BRIEF | Here are the records. Write out exactly the lines between the one holding "Dàn diễn viên" and the one holding "Ferry ancorada na", inclusive.

STUDY MATERIAL |
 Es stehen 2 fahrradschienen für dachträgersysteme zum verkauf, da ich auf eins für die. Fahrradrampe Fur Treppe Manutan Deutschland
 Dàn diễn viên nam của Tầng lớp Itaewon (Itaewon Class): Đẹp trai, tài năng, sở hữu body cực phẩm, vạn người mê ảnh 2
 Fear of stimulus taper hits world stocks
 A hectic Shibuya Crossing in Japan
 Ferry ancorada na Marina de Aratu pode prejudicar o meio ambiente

* * *

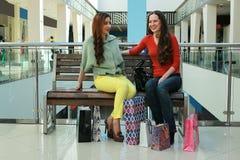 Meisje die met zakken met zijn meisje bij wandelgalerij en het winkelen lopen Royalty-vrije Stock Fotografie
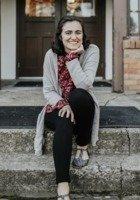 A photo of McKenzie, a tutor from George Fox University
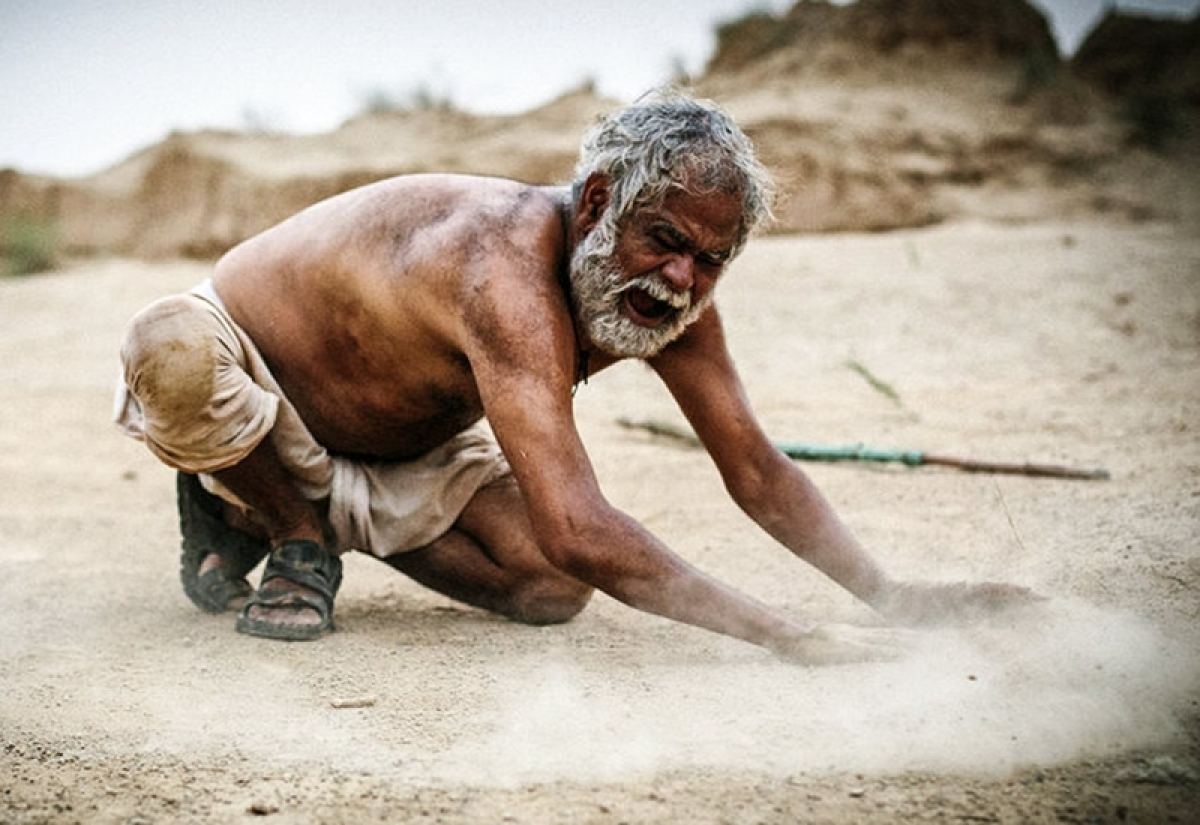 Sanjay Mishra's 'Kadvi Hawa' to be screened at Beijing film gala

---

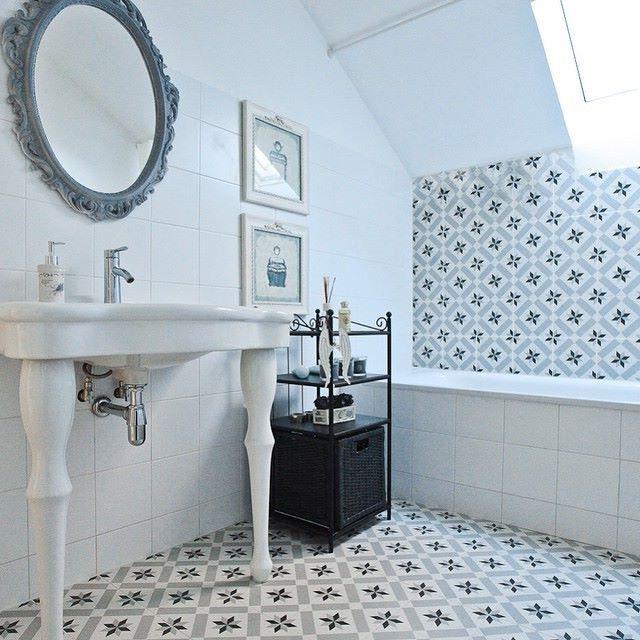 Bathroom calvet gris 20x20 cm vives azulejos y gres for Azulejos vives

RESPONSE TO THE TASK |
 Dàn diễn viên nam của Tầng lớp Itaewon (Itaewon Class): Đẹp trai, tài năng, sở hữu body cực phẩm, vạn người mê ảnh 2
 Fear of stimulus taper hits world stocks
 A hectic Shibuya Crossing in Japan
 Ferry ancorada na Marina de Aratu pode prejudicar o meio ambiente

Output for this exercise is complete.